So I have a single SVG file that holds a collection of different paths:
<!-- icons.svg -->
<svg xmlns="http://www.w3.org/2000/svg" xmlns:xlink="http://www.w3.org/1999/xlink">
<path id="foo" .../>
<path id="bar" .../>
...
</svg>
and within my webpages, I use these SVG icons:
<!-- index.html -->
<svg viewBox="0 0 256 256">
<use xlink:href="icons.svg#foo">
</svg>
and this works just fine and exactly how I intend -- we select the SVG with the id foo
from the icons.svg
file.
Now, if I try to give the xlink:href
attribute for the <use>
tag an _absolute_ path to my icons.svg
file, it fails and returns nothing and seems to be unable to find the file..

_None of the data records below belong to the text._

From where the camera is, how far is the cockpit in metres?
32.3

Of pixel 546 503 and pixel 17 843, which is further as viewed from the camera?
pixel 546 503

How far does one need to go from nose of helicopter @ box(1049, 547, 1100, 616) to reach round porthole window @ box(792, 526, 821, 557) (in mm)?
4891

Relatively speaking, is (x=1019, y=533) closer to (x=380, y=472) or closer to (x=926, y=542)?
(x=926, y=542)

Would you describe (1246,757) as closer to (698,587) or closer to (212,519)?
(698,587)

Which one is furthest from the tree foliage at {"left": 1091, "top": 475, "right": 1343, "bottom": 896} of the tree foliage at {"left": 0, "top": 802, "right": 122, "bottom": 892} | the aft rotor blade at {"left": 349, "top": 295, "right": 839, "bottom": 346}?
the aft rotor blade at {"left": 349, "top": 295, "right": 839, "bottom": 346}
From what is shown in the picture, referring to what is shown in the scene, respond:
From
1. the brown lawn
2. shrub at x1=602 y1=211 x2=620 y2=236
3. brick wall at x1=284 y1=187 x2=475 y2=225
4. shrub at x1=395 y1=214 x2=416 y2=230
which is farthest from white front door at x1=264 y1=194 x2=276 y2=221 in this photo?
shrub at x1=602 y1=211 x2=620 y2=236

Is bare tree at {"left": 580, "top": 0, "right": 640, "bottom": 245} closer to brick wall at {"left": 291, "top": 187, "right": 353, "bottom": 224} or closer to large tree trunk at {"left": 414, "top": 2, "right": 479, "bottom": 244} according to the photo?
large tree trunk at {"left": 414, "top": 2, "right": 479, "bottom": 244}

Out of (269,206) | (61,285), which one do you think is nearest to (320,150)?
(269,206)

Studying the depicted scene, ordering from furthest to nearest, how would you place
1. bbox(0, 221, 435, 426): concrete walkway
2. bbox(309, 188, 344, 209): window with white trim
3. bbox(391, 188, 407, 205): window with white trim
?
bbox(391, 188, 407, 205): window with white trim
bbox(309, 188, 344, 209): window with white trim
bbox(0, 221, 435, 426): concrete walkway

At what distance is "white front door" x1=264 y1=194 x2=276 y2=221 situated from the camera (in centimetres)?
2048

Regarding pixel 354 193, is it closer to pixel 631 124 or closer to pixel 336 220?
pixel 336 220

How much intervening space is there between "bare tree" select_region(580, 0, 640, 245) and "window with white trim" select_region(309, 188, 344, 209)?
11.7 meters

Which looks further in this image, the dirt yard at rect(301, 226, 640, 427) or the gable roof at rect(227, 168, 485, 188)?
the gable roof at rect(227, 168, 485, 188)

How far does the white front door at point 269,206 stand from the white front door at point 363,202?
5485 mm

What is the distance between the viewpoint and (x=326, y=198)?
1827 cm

<svg viewBox="0 0 256 256">
<use xlink:href="http://localhost:8080/icons.svg#foo">
</svg>
It's important to note that the absolute path is correct.
The documentation on xlink
seems to suggest that absolute paths are valid values, which makes me wonder why it doesn't work here for me -- am I missing something?
Is there an alternative approach I should be considering? Is this currently not the approach I want to take to achieve something like this?
You have to be sure you are loading your external svg file from the same protocol and port, otherwise, browsers will block the request, according to the same-origin policy.
Two pages have the same origin if the protocol, port (if one is specified), and host are the same for both pages.